Aggregating Foundation Model Objects
Published:
Authors: Harit Vishwakarma and Fred Sala
One exciting aspect of large pretrained ‘foundation’ models is that it is easy to obtain multiple observations by repeatedly querying. The most straightforward example is to obtain multiple answers to a question by varying the prompt, as shown below. These outputs could be noisy and naturally, we’d like to aggregate these outputs in such a way that we obtain a better estimate of the ground truth than any single answer on its own. Ideally, this aggregation should
- Take into account that some estimated objects are closer to the ground truth than others, i.e., are more accurate, and upweight these,
- Be fully unsupervised—so that we have no access to the ground truth and can be fully zero-shot,
- Work with structured objects—not just model outputs, but chains, trees, and other intermediate structures used in techniques like chain-of-thought (CoT) prompting and other reasoning approaches.

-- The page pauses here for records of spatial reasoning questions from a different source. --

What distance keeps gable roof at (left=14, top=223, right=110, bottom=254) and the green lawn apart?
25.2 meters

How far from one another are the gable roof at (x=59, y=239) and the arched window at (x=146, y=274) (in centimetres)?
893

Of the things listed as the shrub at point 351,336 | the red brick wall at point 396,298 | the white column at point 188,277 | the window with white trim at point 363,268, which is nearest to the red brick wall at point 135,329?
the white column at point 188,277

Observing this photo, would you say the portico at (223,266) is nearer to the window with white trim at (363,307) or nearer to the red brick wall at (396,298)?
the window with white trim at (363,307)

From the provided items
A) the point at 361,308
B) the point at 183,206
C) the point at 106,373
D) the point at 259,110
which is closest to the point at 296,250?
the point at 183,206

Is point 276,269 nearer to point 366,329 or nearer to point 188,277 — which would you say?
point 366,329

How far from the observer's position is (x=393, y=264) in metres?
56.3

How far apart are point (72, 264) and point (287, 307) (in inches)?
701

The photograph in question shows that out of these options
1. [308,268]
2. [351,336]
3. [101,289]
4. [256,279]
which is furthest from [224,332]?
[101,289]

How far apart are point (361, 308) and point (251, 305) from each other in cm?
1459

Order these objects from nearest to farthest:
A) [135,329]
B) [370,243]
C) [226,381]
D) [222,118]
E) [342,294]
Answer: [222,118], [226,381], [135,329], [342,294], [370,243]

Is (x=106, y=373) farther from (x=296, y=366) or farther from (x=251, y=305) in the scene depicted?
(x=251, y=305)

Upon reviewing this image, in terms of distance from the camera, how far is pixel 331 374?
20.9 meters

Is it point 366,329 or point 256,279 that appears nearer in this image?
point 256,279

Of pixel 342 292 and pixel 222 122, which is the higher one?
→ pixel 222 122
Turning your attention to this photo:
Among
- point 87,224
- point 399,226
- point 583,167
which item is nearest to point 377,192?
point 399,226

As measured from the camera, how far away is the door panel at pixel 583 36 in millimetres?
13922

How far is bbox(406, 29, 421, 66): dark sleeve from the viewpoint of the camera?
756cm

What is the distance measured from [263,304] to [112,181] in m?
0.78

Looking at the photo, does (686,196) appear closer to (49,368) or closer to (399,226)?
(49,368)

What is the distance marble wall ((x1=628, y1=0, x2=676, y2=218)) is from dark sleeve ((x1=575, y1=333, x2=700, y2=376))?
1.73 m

In this post we discuss a simple way to do this based on one of our NeurIPS ‘22 papers. The core principle is a (very general) form of the weak supervision algorithms that we’ve been playing with for several years. For binary outputs, this idea has already been successfully used in our Ask Me Anything prompting strategy. Here, we focus on lifting this to the richer structures needed for CoT and other techniques.

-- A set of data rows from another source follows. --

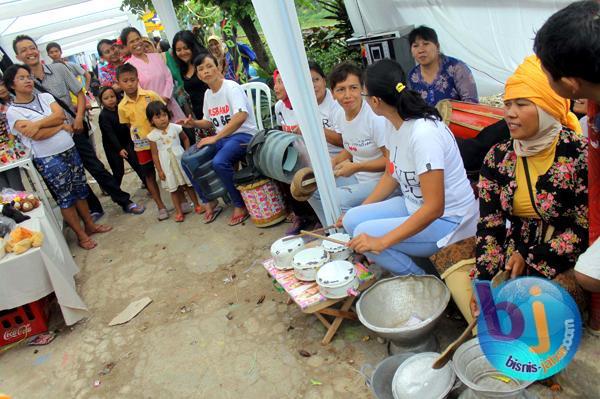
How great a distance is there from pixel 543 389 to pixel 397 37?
500 centimetres

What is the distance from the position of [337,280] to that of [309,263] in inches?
10.8

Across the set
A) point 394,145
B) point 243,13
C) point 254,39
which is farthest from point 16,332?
point 254,39

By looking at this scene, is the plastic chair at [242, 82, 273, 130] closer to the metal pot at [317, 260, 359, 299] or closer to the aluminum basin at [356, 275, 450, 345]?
the metal pot at [317, 260, 359, 299]

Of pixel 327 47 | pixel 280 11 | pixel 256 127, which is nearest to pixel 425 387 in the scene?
pixel 280 11

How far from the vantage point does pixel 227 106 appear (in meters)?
4.59

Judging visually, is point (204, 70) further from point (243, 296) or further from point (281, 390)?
point (281, 390)

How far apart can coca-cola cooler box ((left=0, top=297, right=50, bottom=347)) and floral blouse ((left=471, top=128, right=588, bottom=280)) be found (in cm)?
320

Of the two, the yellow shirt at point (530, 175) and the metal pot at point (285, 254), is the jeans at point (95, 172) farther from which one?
the yellow shirt at point (530, 175)

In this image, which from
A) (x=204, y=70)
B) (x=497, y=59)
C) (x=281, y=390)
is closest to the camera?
(x=281, y=390)

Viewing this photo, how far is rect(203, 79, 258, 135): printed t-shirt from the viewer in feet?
14.9

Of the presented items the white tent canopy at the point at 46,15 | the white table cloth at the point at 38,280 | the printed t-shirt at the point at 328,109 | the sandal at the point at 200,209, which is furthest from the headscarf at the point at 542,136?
the white tent canopy at the point at 46,15

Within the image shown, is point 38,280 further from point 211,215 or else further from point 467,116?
point 467,116

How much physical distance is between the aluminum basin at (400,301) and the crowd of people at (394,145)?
16 cm

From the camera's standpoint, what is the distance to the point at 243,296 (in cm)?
351
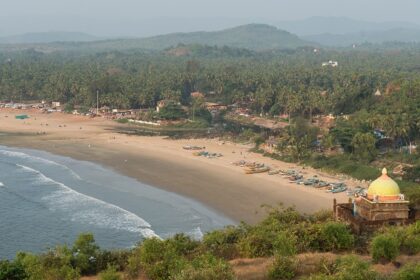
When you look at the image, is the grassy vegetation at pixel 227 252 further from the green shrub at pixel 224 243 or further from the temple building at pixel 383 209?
the temple building at pixel 383 209

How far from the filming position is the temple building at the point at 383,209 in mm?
27156

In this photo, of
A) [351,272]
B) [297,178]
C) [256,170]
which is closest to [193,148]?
[256,170]

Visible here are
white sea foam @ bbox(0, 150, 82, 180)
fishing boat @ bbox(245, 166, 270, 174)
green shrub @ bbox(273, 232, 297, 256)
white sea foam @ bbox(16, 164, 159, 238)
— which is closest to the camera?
green shrub @ bbox(273, 232, 297, 256)

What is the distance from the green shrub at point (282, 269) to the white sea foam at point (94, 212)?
1861cm

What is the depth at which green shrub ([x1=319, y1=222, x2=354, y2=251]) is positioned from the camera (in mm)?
25797

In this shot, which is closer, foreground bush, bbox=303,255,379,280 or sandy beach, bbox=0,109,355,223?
foreground bush, bbox=303,255,379,280

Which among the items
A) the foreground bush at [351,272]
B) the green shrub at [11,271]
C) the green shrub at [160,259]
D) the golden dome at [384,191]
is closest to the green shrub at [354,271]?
the foreground bush at [351,272]

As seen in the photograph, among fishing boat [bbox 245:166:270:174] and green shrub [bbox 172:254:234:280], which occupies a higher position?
green shrub [bbox 172:254:234:280]

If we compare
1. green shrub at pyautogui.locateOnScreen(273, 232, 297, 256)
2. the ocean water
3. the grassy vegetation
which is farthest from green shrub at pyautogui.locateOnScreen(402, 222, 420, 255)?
the ocean water

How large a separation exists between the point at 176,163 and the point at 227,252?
38.0 meters

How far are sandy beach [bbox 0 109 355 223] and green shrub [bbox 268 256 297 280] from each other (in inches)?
846

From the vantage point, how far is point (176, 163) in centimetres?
6431

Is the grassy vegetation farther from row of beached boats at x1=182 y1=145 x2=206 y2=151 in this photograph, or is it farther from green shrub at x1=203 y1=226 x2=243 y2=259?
row of beached boats at x1=182 y1=145 x2=206 y2=151

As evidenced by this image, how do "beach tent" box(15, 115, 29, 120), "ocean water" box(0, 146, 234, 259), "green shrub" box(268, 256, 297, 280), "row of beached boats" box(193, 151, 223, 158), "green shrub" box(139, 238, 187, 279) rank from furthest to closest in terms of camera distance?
"beach tent" box(15, 115, 29, 120), "row of beached boats" box(193, 151, 223, 158), "ocean water" box(0, 146, 234, 259), "green shrub" box(139, 238, 187, 279), "green shrub" box(268, 256, 297, 280)
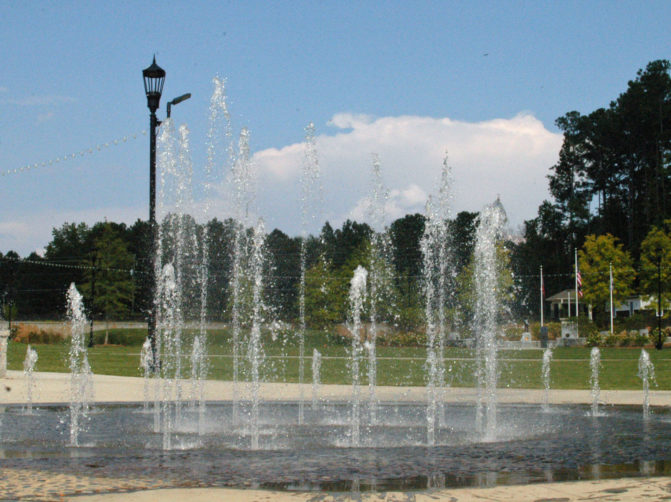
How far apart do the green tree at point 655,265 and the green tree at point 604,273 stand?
138 cm

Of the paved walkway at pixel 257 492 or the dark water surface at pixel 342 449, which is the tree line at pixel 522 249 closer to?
the dark water surface at pixel 342 449

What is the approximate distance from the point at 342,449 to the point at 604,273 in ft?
194

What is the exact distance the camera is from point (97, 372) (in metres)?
21.7

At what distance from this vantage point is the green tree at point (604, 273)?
64062 millimetres

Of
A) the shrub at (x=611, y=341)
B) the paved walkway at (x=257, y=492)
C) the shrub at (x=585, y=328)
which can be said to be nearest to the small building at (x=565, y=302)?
the shrub at (x=585, y=328)

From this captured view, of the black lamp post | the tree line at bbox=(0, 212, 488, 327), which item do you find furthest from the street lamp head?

Warning: our discussion will get a bit technical—but we promise it will be fun! In fact we’ll get to connect to a ton of different fields, including graphical models, unsupervised learning, embeddings and non-Euclidean geometry, tensor algorithms, and more!

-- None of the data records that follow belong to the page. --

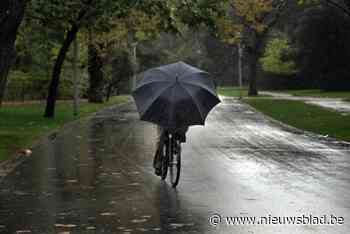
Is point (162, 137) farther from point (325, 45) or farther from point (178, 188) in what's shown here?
point (325, 45)

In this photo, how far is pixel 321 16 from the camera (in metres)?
72.6

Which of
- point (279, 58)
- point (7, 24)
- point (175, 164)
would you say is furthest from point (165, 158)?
point (279, 58)

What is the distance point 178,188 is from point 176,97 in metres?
1.47

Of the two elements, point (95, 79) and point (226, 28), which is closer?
Answer: point (226, 28)

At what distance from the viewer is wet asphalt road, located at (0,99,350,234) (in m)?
Answer: 9.29

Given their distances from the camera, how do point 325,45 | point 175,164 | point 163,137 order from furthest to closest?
point 325,45
point 163,137
point 175,164

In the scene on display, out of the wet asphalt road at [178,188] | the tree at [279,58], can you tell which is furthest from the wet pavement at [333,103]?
the tree at [279,58]

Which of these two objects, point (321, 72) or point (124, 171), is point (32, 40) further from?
point (321, 72)

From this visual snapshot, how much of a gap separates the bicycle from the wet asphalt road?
20 centimetres

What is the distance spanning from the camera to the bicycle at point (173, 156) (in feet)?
40.4

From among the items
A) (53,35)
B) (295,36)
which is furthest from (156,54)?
(53,35)

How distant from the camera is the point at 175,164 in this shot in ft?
40.9

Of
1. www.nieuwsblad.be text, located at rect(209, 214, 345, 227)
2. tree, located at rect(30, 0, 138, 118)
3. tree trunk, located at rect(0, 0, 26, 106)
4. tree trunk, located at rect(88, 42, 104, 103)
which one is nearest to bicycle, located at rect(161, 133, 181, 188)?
www.nieuwsblad.be text, located at rect(209, 214, 345, 227)

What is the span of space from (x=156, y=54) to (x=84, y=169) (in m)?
56.5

First, a roadmap for this post. We will
- Cover some well-trodden ground on the fundamentals of simple aggregation. We’ll model noisy observations of binary objects and describe a very simple approach to learn how accurate the observations are, without ground truth. This part will also serve as a short introduction to weak supervision.
- Apply a powerful algorithm based on tensor decomposition—enabling us to relax our modeling assumptions for aggregation, in the hope we can aggregate complex objects.
- Figure out how to scale it up to rich structures by operating on a very special type of embedding, called pseudo-Euclidean.
- Show on a toy example how this can help us improve CoT beyond simple approaches like majority vote.
Let’s dive in!
Aggregation Fundamentals
Let’s take the example in the figure above. We are performing a basic email classification task, where we want to categorize each message as spam or not spam. We repeatedly query the model by varying the prompt, obtaining a number of observations for each email.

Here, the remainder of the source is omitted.